The first vaccine against the coronavirus disease could be approved by the European regulators this year, after a couple of trials by drugmakers leading the race showed encouraging results.
According to Bloomberg, the head of anti-infectives and vaccines at European Medicines Agency, Marco Cavaleri, said, ‘’We are preparing ourselves for that possibility so that we as regulators will be ready. It will be a matter of seeing whether this data could be sufficient for allowing any kind of approval by the end of 2020.”
Cavaleri said that the EMA will start working with drugmakers on a rolling review after the summer. He also said that trial data, manufacturing and clinical decisions will be assessed by the regulator in real-time to speed up the approval process. The approach should allow any successful vaccine to be officially approved within a matter of days once submitted.
The EMA has, however, refused to set a target on the efficacy needed for a vaccine, opting to wait until more data is available, unlike the US Food and Drug Administration (FDA). The FDA has said that any vaccine candidate shot would need to prevent disease or decrease severity in at least half of those vaccinated to earn approval.

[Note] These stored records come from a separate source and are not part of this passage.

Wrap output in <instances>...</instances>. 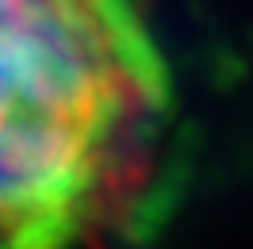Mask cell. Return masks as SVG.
Masks as SVG:
<instances>
[{"instance_id": "6da1fadb", "label": "cell", "mask_w": 253, "mask_h": 249, "mask_svg": "<svg viewBox=\"0 0 253 249\" xmlns=\"http://www.w3.org/2000/svg\"><path fill=\"white\" fill-rule=\"evenodd\" d=\"M173 81L119 0H0V249H81L142 200Z\"/></svg>"}]
</instances>
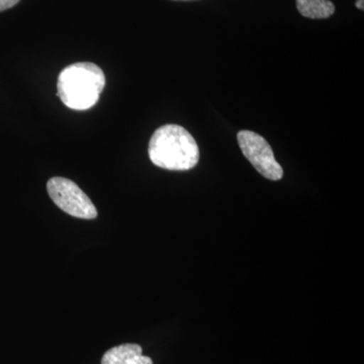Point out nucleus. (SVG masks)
<instances>
[{
    "label": "nucleus",
    "mask_w": 364,
    "mask_h": 364,
    "mask_svg": "<svg viewBox=\"0 0 364 364\" xmlns=\"http://www.w3.org/2000/svg\"><path fill=\"white\" fill-rule=\"evenodd\" d=\"M47 191L55 205L66 214L85 220L97 217V208L90 198L70 179L52 177L48 181Z\"/></svg>",
    "instance_id": "7ed1b4c3"
},
{
    "label": "nucleus",
    "mask_w": 364,
    "mask_h": 364,
    "mask_svg": "<svg viewBox=\"0 0 364 364\" xmlns=\"http://www.w3.org/2000/svg\"><path fill=\"white\" fill-rule=\"evenodd\" d=\"M296 7L301 16L313 20L328 18L335 13V6L330 0H296Z\"/></svg>",
    "instance_id": "39448f33"
},
{
    "label": "nucleus",
    "mask_w": 364,
    "mask_h": 364,
    "mask_svg": "<svg viewBox=\"0 0 364 364\" xmlns=\"http://www.w3.org/2000/svg\"><path fill=\"white\" fill-rule=\"evenodd\" d=\"M356 7L360 11H363L364 9V0H356Z\"/></svg>",
    "instance_id": "1a4fd4ad"
},
{
    "label": "nucleus",
    "mask_w": 364,
    "mask_h": 364,
    "mask_svg": "<svg viewBox=\"0 0 364 364\" xmlns=\"http://www.w3.org/2000/svg\"><path fill=\"white\" fill-rule=\"evenodd\" d=\"M149 157L160 168L186 171L200 160L198 143L178 124H165L154 132L149 142Z\"/></svg>",
    "instance_id": "f257e3e1"
},
{
    "label": "nucleus",
    "mask_w": 364,
    "mask_h": 364,
    "mask_svg": "<svg viewBox=\"0 0 364 364\" xmlns=\"http://www.w3.org/2000/svg\"><path fill=\"white\" fill-rule=\"evenodd\" d=\"M142 347L138 344L119 345L105 352L102 364H124L136 356L142 355Z\"/></svg>",
    "instance_id": "423d86ee"
},
{
    "label": "nucleus",
    "mask_w": 364,
    "mask_h": 364,
    "mask_svg": "<svg viewBox=\"0 0 364 364\" xmlns=\"http://www.w3.org/2000/svg\"><path fill=\"white\" fill-rule=\"evenodd\" d=\"M237 140L244 156L261 176L272 181L282 178L284 169L275 159L272 147L263 136L252 131L243 130L239 132Z\"/></svg>",
    "instance_id": "20e7f679"
},
{
    "label": "nucleus",
    "mask_w": 364,
    "mask_h": 364,
    "mask_svg": "<svg viewBox=\"0 0 364 364\" xmlns=\"http://www.w3.org/2000/svg\"><path fill=\"white\" fill-rule=\"evenodd\" d=\"M105 85L102 68L90 62H79L59 74L57 95L69 109L86 111L97 105Z\"/></svg>",
    "instance_id": "f03ea898"
},
{
    "label": "nucleus",
    "mask_w": 364,
    "mask_h": 364,
    "mask_svg": "<svg viewBox=\"0 0 364 364\" xmlns=\"http://www.w3.org/2000/svg\"><path fill=\"white\" fill-rule=\"evenodd\" d=\"M124 364H153V360L148 356L139 355L136 358L131 359Z\"/></svg>",
    "instance_id": "0eeeda50"
},
{
    "label": "nucleus",
    "mask_w": 364,
    "mask_h": 364,
    "mask_svg": "<svg viewBox=\"0 0 364 364\" xmlns=\"http://www.w3.org/2000/svg\"><path fill=\"white\" fill-rule=\"evenodd\" d=\"M20 0H0V11H6L16 6Z\"/></svg>",
    "instance_id": "6e6552de"
}]
</instances>
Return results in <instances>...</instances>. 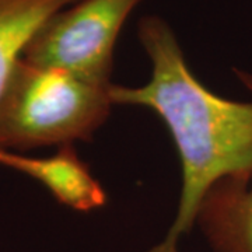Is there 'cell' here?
<instances>
[{"instance_id": "obj_6", "label": "cell", "mask_w": 252, "mask_h": 252, "mask_svg": "<svg viewBox=\"0 0 252 252\" xmlns=\"http://www.w3.org/2000/svg\"><path fill=\"white\" fill-rule=\"evenodd\" d=\"M79 0H0V97L36 32Z\"/></svg>"}, {"instance_id": "obj_3", "label": "cell", "mask_w": 252, "mask_h": 252, "mask_svg": "<svg viewBox=\"0 0 252 252\" xmlns=\"http://www.w3.org/2000/svg\"><path fill=\"white\" fill-rule=\"evenodd\" d=\"M142 0H79L51 17L32 38L26 62L111 86L118 36Z\"/></svg>"}, {"instance_id": "obj_2", "label": "cell", "mask_w": 252, "mask_h": 252, "mask_svg": "<svg viewBox=\"0 0 252 252\" xmlns=\"http://www.w3.org/2000/svg\"><path fill=\"white\" fill-rule=\"evenodd\" d=\"M111 87L21 58L0 97V150L90 140L114 107Z\"/></svg>"}, {"instance_id": "obj_1", "label": "cell", "mask_w": 252, "mask_h": 252, "mask_svg": "<svg viewBox=\"0 0 252 252\" xmlns=\"http://www.w3.org/2000/svg\"><path fill=\"white\" fill-rule=\"evenodd\" d=\"M139 41L152 62L143 86L112 84L114 105L152 109L165 124L178 152L182 189L167 234L146 252H180L195 227L206 192L224 178L252 180V101L224 98L190 70L171 26L160 16L139 20Z\"/></svg>"}, {"instance_id": "obj_4", "label": "cell", "mask_w": 252, "mask_h": 252, "mask_svg": "<svg viewBox=\"0 0 252 252\" xmlns=\"http://www.w3.org/2000/svg\"><path fill=\"white\" fill-rule=\"evenodd\" d=\"M233 72L252 93V73L238 67ZM195 225L212 252H252V180L216 182L199 205Z\"/></svg>"}, {"instance_id": "obj_5", "label": "cell", "mask_w": 252, "mask_h": 252, "mask_svg": "<svg viewBox=\"0 0 252 252\" xmlns=\"http://www.w3.org/2000/svg\"><path fill=\"white\" fill-rule=\"evenodd\" d=\"M73 146L61 147L45 158H31L1 150L0 164L24 172L51 190L63 205L76 210H91L105 203V192L80 161Z\"/></svg>"}]
</instances>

Going further, Cavaleri said, ‘’For the time being it’s very difficult to define any threshold. We have to look at the benefit-risk of the vaccines once data become available and this precludes the possibility of being so definitive on what will be a minimal acceptable level of efficacy.”
READ MORE: Potential COVID-19 vaccine boost U.S stocks
Recall that there has been growing optimism over prospects for developing a vaccine for COVID-19 following the publishing of positive results by University of Oxford and AstraZeneca Plc from early human tests of a shot on Monday. Vaccine partners Pfizer Inc. and BioNTech SE, as well as China-based CanSino Biologics Inc., also announced early positive data from their own vaccine trials. AstraZeneca Chief Executive Officer Pascal Soriot said the company hopes to be able to start delivering a vaccine by the end of the year.
What this means
The race to get a vaccine approved by the end of the year would also avoid a potential Brexit headache for drugmakers. With effect from January, any shot would need to be approved by both the EMA and the U.K.’s Medicines and Healthcare Products Regulatory Agency. A representative for the MHRA said the agency was “prioritizing work to support the development of vaccines and medicines” to fight the pandemic.